Spatial reasoning records:
========================================================================

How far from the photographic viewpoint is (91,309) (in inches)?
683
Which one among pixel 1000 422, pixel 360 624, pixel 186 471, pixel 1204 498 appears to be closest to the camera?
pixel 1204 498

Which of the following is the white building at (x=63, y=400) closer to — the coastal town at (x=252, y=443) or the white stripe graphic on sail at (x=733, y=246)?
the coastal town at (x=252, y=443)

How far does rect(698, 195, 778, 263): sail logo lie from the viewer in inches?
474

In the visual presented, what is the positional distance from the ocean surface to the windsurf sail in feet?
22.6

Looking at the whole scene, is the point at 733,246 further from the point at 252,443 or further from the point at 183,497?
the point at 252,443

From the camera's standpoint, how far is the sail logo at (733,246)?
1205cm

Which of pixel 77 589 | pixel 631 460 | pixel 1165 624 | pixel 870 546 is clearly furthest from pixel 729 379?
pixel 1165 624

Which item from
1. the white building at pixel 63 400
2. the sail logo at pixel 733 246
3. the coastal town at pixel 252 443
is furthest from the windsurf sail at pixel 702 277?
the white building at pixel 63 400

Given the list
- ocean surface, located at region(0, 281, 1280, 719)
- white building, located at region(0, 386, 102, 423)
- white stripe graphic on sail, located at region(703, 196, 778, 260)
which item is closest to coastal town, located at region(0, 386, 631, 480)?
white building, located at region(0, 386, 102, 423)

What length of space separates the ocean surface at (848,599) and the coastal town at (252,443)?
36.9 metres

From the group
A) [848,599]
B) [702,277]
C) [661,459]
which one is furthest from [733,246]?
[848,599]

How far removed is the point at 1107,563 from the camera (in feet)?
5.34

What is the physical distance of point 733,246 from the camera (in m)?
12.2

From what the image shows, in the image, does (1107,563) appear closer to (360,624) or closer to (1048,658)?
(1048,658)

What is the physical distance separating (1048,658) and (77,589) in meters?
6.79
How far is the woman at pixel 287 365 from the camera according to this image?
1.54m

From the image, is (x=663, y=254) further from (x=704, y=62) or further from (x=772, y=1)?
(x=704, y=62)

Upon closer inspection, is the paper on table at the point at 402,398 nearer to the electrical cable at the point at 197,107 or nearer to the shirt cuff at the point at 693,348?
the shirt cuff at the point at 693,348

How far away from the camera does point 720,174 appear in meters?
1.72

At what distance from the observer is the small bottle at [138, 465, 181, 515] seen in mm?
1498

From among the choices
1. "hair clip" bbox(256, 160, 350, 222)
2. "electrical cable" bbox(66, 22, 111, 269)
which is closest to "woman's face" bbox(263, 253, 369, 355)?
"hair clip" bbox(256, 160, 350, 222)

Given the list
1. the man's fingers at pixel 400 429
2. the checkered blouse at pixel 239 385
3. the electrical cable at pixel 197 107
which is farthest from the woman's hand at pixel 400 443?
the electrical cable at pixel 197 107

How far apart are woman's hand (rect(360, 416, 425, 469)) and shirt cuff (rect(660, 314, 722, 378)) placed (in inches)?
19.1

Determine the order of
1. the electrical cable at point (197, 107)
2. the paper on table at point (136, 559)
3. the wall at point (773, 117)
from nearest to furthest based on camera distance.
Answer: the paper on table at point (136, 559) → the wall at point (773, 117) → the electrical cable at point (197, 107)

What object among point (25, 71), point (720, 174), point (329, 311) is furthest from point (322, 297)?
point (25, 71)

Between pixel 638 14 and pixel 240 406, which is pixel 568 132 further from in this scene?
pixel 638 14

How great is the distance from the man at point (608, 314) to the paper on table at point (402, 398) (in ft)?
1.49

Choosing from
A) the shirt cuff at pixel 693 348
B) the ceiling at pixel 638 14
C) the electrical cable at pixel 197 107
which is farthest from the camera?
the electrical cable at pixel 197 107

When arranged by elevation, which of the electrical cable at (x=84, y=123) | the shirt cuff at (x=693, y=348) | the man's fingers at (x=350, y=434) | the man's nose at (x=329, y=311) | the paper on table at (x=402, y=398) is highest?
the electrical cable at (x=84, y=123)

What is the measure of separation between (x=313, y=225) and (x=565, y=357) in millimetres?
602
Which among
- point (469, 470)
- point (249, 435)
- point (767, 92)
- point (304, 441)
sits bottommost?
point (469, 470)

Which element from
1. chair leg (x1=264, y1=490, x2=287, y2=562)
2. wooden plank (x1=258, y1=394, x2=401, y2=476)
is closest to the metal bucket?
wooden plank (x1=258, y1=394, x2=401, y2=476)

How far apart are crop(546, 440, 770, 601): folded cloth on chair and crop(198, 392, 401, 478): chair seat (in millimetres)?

========================================================================

*JOB:*
Reproduce every one of the records above word for word, keeping each line unchanged.

*THE OUTPUT:*
How far from the photographic viewpoint is (91,309) (in inches)?
683
Which one among pixel 1000 422, pixel 360 624, pixel 186 471, pixel 1204 498 appears to be closest to the camera?
pixel 1204 498

Which of the following is the white building at (x=63, y=400) closer to — the coastal town at (x=252, y=443) or the white stripe graphic on sail at (x=733, y=246)?
the coastal town at (x=252, y=443)

How far does rect(698, 195, 778, 263): sail logo lie from the viewer in inches?
474

In the visual presented, what is the positional distance from the ocean surface to the windsurf sail in feet?
22.6

Looking at the whole scene, is the point at 733,246 further from the point at 252,443 or further from the point at 183,497?
the point at 252,443

From the camera's standpoint, how far is the sail logo at (733,246)?
1205cm

Which of pixel 77 589 | pixel 631 460 | pixel 1165 624 | pixel 870 546 is clearly furthest from pixel 729 379?
pixel 1165 624

Which item from
1. the white building at pixel 63 400
2. the sail logo at pixel 733 246
3. the coastal town at pixel 252 443
is furthest from the windsurf sail at pixel 702 277?
the white building at pixel 63 400

Given the list
- ocean surface, located at region(0, 281, 1280, 719)
- white building, located at region(0, 386, 102, 423)
- white stripe graphic on sail, located at region(703, 196, 778, 260)
which item is closest to coastal town, located at region(0, 386, 631, 480)?
white building, located at region(0, 386, 102, 423)

What length of space separates the ocean surface at (848,599) and the coastal town at (252,443)?
36.9 metres

From the group
A) [848,599]
B) [702,277]
C) [661,459]
which one is furthest from [733,246]?
[848,599]

How far removed is the point at 1107,563 from the camera (in feet)?
5.34

What is the physical distance of point 733,246 from the camera (in m)?
12.2

From what the image shows, in the image, does (1107,563) appear closer to (360,624) or closer to (1048,658)?
(1048,658)

What is the physical distance separating (1048,658) and (77,589) in meters?
6.79
How far is the woman at pixel 287 365 from the camera according to this image?
1.54m

From the image, is (x=663, y=254) further from (x=704, y=62) or further from (x=772, y=1)?
(x=704, y=62)

Upon closer inspection, is the paper on table at the point at 402,398 nearer to the electrical cable at the point at 197,107 or nearer to the shirt cuff at the point at 693,348?
the shirt cuff at the point at 693,348

How far away from the camera does point 720,174 appear in meters?
1.72

At what distance from the observer is the small bottle at [138, 465, 181, 515] seen in mm?
1498

From among the choices
1. "hair clip" bbox(256, 160, 350, 222)
2. "electrical cable" bbox(66, 22, 111, 269)
which is closest to "woman's face" bbox(263, 253, 369, 355)?
"hair clip" bbox(256, 160, 350, 222)

Given the list
1. the man's fingers at pixel 400 429
2. the checkered blouse at pixel 239 385
3. the electrical cable at pixel 197 107
which is farthest from the woman's hand at pixel 400 443?
the electrical cable at pixel 197 107

How far apart are woman's hand (rect(360, 416, 425, 469)) and shirt cuff (rect(660, 314, 722, 378)) placed (in inches)?
19.1

Determine the order of
1. the electrical cable at point (197, 107)
2. the paper on table at point (136, 559)
3. the wall at point (773, 117)
from nearest to furthest based on camera distance.
Answer: the paper on table at point (136, 559) → the wall at point (773, 117) → the electrical cable at point (197, 107)

What object among point (25, 71), point (720, 174), point (329, 311) is furthest from point (322, 297)?
point (25, 71)

Between pixel 638 14 and pixel 240 406, which is pixel 568 132 further from in this scene?
pixel 638 14

How great is the distance from the man at point (608, 314) to the paper on table at point (402, 398) (in ft)?
1.49

Choosing from
A) the shirt cuff at pixel 693 348
B) the ceiling at pixel 638 14
C) the electrical cable at pixel 197 107
which is farthest from the camera?
the electrical cable at pixel 197 107

When arranged by elevation, which of the electrical cable at (x=84, y=123) | the shirt cuff at (x=693, y=348) | the man's fingers at (x=350, y=434) | the man's nose at (x=329, y=311) | the paper on table at (x=402, y=398) is highest?
the electrical cable at (x=84, y=123)

What is the measure of separation between (x=313, y=225) and (x=565, y=357) in millimetres?
602
Which among
- point (469, 470)
- point (249, 435)
- point (767, 92)
- point (304, 441)
sits bottommost?
point (469, 470)

Which element from
1. chair leg (x1=264, y1=490, x2=287, y2=562)
2. wooden plank (x1=258, y1=394, x2=401, y2=476)
is closest to the metal bucket?
wooden plank (x1=258, y1=394, x2=401, y2=476)

How far apart are crop(546, 440, 770, 601): folded cloth on chair and crop(198, 392, 401, 478): chair seat (in millimetres)?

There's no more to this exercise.